= Supplied text =
——

Legions of investors have rotated away from expensive tech stocks this year on concerns over rising inflation and to exploit the opportunity to capitalize on the economic recovery by betting on cyclical stocks. But the resulting decline in tech stock prices has created an opportunity to buy fundamentally strong software stocks at low prices. Given this industry’s massive growth potential, we think it could be wise to bet on Magic Software (MGIC), Brightcove (BCOV), and Immersion (NASDAQ:IMMR). All three names are currently trading at below $20 per share. Read on. Even though the majority of the software stocks generated massive returns last year on the back of an increased remote working trend amid the COVID-19 pandemic, investors have been rotating away from expensive tech stocks this year on concerns over rising inflation and to benefit from the strong upside potential of cyclical stocks amid the economic recovery. However, tech stocks’ price retreat has made the valuations of fundamentally strong software stocks reasonable now.
Because the hybrid working model is here to stay, the software industry should witness solid growth this year and beyond. It is also expected to benefit from the ongoing, global digital transformation and increasing automation of processes across several industries, including retail, manufacturing and healthcare. According to Grand View Research, the global business software and services market is expected to grow at an 11.3% CAGR over the next seven years.
Software companies Magic Software Enterprises Ltd. (NASDAQ:MGIC), Brightcove Inc. (BCOV), and Immersion Corporation (IMMR) have immense growth potential, but their stocks are currently trading below $20 per share. So, we think it could be wise to bet on them now.

——

= Entries shown =
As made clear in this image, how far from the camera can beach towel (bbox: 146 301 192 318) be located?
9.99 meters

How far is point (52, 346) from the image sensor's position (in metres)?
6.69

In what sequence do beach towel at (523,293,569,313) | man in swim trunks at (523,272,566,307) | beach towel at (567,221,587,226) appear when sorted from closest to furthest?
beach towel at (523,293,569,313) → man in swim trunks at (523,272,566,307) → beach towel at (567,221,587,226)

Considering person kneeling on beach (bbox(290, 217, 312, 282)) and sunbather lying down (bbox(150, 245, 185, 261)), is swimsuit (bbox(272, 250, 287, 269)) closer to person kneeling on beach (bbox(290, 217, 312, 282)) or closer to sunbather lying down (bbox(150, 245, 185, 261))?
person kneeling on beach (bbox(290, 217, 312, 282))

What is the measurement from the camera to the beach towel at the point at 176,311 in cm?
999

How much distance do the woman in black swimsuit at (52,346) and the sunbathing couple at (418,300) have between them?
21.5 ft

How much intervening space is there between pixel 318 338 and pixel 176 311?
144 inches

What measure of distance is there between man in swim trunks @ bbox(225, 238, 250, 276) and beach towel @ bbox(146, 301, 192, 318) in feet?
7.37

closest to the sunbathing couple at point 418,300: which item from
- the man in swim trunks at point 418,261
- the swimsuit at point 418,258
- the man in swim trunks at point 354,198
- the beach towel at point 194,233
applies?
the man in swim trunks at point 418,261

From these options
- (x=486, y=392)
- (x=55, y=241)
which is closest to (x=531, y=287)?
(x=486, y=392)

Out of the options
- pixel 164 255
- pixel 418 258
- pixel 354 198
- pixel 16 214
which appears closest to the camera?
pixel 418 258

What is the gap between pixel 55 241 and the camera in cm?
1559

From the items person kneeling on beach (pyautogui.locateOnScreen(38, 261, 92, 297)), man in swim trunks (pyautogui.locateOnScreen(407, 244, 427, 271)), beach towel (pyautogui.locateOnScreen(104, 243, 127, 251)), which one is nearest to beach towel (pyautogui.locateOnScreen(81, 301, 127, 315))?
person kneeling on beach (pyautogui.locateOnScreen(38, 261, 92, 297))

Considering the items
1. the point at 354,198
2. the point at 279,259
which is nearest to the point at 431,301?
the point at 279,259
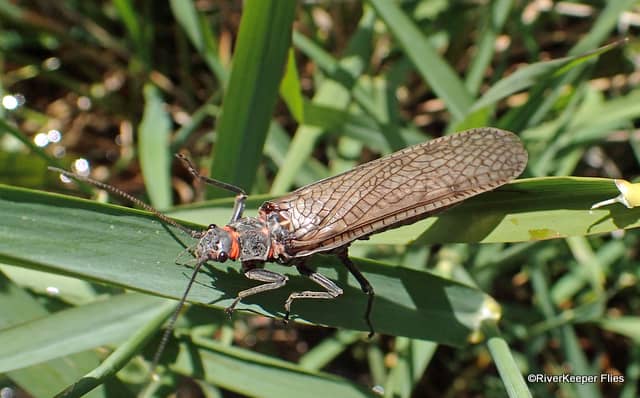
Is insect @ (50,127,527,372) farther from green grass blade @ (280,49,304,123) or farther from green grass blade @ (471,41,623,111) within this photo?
green grass blade @ (280,49,304,123)

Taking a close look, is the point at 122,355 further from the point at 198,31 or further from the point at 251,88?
the point at 198,31

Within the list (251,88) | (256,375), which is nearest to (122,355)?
(256,375)

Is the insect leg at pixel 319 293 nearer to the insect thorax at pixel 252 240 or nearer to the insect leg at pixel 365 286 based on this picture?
the insect leg at pixel 365 286

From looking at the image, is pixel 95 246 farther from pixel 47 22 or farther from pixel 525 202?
pixel 47 22

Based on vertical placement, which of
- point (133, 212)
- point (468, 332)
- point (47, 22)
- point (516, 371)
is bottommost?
point (516, 371)

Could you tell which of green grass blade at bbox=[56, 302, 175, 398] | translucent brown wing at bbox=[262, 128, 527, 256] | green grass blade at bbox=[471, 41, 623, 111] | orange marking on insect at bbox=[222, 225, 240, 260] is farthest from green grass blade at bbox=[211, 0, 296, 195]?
green grass blade at bbox=[471, 41, 623, 111]

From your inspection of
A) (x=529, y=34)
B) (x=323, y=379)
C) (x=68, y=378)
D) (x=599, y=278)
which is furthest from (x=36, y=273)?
(x=529, y=34)
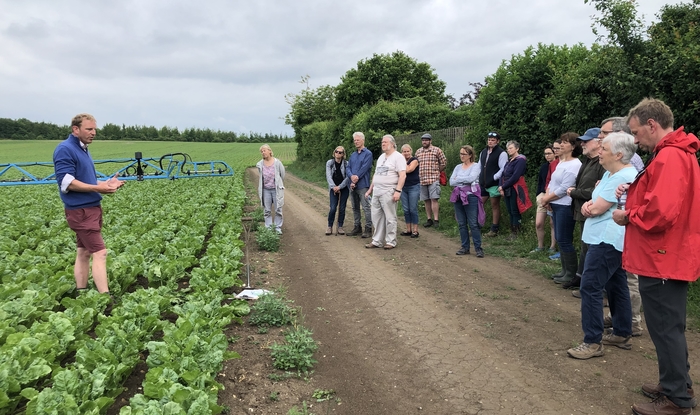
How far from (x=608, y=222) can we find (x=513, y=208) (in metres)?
4.41

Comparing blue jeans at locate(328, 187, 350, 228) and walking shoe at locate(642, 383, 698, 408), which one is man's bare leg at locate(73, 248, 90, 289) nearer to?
blue jeans at locate(328, 187, 350, 228)

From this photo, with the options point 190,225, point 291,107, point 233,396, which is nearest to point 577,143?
point 233,396

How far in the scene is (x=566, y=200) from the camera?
5.66 metres

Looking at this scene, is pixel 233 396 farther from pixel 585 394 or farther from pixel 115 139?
pixel 115 139

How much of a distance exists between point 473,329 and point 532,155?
230 inches

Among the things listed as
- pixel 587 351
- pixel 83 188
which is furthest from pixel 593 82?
pixel 83 188

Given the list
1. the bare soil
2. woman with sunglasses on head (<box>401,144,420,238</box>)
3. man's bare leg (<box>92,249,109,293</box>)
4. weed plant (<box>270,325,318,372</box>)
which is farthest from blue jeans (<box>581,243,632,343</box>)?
woman with sunglasses on head (<box>401,144,420,238</box>)

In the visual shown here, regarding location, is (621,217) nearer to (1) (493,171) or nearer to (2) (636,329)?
(2) (636,329)

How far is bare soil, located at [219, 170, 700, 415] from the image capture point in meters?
3.27

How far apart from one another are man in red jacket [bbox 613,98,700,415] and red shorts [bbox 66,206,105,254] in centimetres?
488

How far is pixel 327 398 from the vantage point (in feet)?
10.9

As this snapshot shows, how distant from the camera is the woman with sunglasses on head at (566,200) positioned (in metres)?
5.55

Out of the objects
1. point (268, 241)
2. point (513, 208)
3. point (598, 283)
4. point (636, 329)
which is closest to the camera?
point (598, 283)

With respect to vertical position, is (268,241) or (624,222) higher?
(624,222)
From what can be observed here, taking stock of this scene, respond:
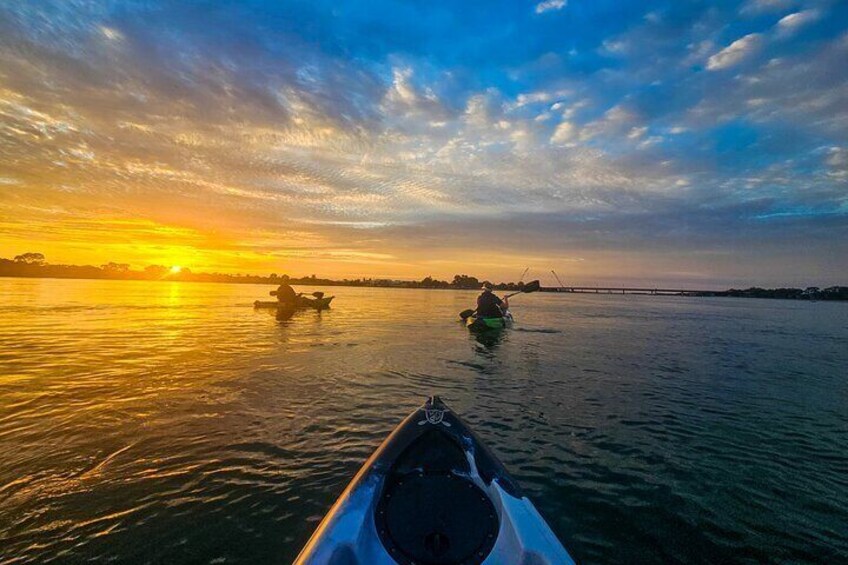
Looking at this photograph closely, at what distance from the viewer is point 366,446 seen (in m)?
8.95

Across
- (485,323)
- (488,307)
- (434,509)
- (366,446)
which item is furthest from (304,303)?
(434,509)

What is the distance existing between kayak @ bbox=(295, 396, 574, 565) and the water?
1293 mm

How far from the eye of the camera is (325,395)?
1308 cm

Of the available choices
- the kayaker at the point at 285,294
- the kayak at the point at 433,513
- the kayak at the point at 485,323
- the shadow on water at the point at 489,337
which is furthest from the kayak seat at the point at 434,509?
the kayaker at the point at 285,294

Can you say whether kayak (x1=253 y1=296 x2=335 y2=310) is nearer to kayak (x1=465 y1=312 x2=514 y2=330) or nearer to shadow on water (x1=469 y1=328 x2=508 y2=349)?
shadow on water (x1=469 y1=328 x2=508 y2=349)

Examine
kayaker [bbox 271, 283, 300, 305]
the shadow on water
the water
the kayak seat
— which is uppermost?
kayaker [bbox 271, 283, 300, 305]

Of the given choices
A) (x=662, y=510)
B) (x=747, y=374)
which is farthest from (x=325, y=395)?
(x=747, y=374)

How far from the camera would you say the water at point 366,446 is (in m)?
5.84

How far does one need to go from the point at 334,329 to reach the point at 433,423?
26.3 metres

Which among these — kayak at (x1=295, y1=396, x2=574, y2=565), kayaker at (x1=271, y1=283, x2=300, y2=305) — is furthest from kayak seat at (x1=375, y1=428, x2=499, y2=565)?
kayaker at (x1=271, y1=283, x2=300, y2=305)

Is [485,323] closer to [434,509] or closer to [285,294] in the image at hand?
[285,294]

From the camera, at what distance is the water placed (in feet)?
19.2

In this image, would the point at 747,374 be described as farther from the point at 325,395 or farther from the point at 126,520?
the point at 126,520

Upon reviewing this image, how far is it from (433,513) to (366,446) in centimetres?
397
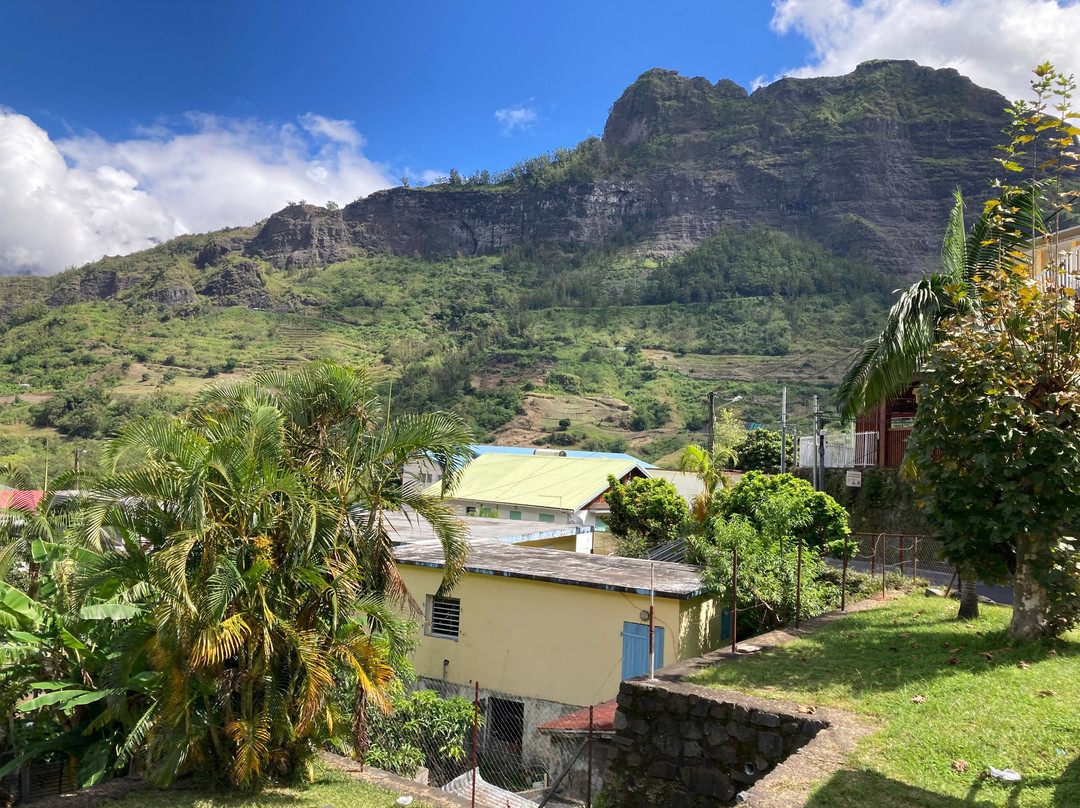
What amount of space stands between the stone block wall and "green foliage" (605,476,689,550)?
536 inches

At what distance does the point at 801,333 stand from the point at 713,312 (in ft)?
48.7

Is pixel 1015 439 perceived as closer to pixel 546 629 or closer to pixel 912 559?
pixel 546 629

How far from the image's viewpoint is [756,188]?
148750mm

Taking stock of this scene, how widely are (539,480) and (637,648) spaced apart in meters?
21.4

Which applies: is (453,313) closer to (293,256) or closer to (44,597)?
(293,256)

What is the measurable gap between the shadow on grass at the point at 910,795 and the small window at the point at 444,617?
10.4 m

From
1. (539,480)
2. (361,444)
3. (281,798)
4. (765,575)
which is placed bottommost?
(281,798)

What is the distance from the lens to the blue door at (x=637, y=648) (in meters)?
13.1

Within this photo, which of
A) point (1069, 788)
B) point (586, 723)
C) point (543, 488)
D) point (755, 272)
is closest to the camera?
Answer: point (1069, 788)

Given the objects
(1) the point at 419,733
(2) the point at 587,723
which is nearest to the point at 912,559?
(2) the point at 587,723

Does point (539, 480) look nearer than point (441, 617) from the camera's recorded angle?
No

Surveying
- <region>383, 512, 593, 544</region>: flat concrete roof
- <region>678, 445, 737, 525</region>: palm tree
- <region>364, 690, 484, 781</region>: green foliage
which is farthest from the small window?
<region>678, 445, 737, 525</region>: palm tree

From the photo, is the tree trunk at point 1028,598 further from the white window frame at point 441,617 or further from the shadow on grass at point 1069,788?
the white window frame at point 441,617

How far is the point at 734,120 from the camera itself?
166 meters
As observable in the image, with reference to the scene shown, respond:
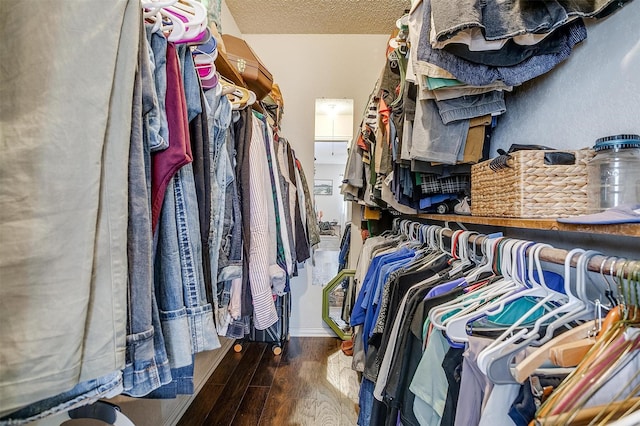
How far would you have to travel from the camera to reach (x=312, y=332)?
8.93ft

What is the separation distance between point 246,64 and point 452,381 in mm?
1614

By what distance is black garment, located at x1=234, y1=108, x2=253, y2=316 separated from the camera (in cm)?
120

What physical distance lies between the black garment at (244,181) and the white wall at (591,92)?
3.13 ft

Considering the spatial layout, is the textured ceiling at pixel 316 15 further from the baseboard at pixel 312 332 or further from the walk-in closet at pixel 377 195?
the baseboard at pixel 312 332

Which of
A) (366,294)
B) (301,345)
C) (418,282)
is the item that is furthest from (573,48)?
(301,345)

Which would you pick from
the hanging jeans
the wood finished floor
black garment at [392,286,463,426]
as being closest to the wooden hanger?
black garment at [392,286,463,426]

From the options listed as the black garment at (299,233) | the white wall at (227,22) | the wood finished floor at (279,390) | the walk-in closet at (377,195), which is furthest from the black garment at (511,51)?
the white wall at (227,22)

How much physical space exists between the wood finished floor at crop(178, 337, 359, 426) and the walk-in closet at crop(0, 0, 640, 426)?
0.17 feet

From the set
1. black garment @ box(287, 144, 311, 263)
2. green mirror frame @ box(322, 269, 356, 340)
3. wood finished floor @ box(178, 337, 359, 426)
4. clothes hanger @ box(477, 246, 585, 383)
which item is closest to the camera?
clothes hanger @ box(477, 246, 585, 383)

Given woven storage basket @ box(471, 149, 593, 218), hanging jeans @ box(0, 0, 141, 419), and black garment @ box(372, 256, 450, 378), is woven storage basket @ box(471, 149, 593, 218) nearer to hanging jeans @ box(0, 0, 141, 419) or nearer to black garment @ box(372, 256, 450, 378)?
black garment @ box(372, 256, 450, 378)

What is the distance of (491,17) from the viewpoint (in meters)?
0.69

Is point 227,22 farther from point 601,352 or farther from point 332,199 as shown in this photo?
point 601,352

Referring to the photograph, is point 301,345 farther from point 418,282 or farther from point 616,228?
point 616,228

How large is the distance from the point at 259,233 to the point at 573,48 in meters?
1.07
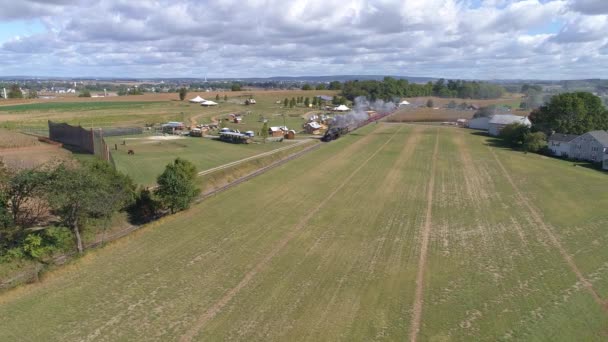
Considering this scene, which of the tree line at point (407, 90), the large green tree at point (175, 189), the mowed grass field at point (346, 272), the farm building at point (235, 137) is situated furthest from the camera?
the tree line at point (407, 90)

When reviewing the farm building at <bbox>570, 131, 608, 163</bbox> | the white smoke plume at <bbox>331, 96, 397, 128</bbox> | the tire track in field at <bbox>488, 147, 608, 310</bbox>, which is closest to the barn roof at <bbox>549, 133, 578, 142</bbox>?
the farm building at <bbox>570, 131, 608, 163</bbox>

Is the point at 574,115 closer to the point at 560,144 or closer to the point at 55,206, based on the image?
the point at 560,144

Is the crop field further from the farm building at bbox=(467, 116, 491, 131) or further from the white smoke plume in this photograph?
the farm building at bbox=(467, 116, 491, 131)

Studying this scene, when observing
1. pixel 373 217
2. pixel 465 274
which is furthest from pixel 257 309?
pixel 373 217

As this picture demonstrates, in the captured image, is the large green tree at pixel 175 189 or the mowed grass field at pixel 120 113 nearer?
the large green tree at pixel 175 189

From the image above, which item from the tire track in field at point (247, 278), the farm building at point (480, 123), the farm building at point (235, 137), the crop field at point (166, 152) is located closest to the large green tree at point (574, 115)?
the farm building at point (480, 123)

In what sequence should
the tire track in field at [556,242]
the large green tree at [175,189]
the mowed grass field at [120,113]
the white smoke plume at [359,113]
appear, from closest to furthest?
the tire track in field at [556,242], the large green tree at [175,189], the mowed grass field at [120,113], the white smoke plume at [359,113]

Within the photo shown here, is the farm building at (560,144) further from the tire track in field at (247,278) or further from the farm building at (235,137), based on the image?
the farm building at (235,137)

——

= Assigned task 1 =
In the software-stocks article, what growth rate does Grand View Research expect for the global business software and services market over the next seven years?
= Assigned task 2 =
Transcribe the part of the software-stocks article that begins at the words "Because the hybrid" and stops after the words "on them now.".

= Answer area 1 =
An 11.3% CAGR.

= Answer area 2 =
Because the hybrid working model is here to stay, the software industry should witness solid growth this year and beyond. It is also expected to benefit from the ongoing, global digital transformation and increasing automation of processes across several industries, including retail, manufacturing and healthcare. According to Grand View Research, the global business software and services market is expected to grow at an 11.3% CAGR over the next seven years.
Software companies Magic Software Enterprises Ltd. (NASDAQ:MGIC), Brightcove Inc. (BCOV), and Immersion Corporation (IMMR) have immense growth potential, but their stocks are currently trading below $20 per share. So, we think it could be wise to bet on them now.